Ericsson to supply blown fiber for New Zealand UFB network

Ericsson (NASDAQ: ERIC) has signed an agreement with Chorus, a telecommunications utility provider, to supply blown fiber-optic cable systems that will be part of the national program to deliver ultra-fast broadband services to New Zealanders.

Ericsson (NASDAQ: ERIC) has signed an agreement with Chorus, a telecommunications utility provider, to supply blown fiber-optic cable systems that will be part of the national program to deliver ultra-fast broadband services to New Zealanders.

This deal advances the New Zealand government’s ambition to deliver a national Ultra-Fast Broadband (UFB) network to three-quarters of the population by 2019, so that New Zealanders can experience vastly improved speeds than they typically do today. Chorus has been selected as one of the infrastructure companies to build the fiber-optic network, which is expected to support wide ranging social and economic growth initiatives for New Zealand.

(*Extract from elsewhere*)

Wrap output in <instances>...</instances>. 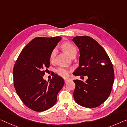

Ericsson will supply components of its Ribbonet ABF system, which includes fiber cables, microduct, tools, and all related accessories.

"We are at the start of the fiber journey, and it is critical we make the right infrastructure choices that will set us up for a successful future," said Chris Dyhrberg, general manager for network build at Chorus. "The agreement with Ericsson reinforces our commitment to using quality products to build our new fiber network and to working with suppliers that we can be confident will support us in delivering our commitments. This agreement is a significant part of making sure we get our fiber network build right, at the outset."

Alfred Ling, Head of Ericsson New Zealand, says this is a critical segment of one of the most important infrastructure projects yet undertaken in New Zealand. "Air-blown fiber is an extremely efficient system to install, allowing for incremental expansion without additional significant civil works. It cuts down deployment time when compared with traditional fiber installation methods."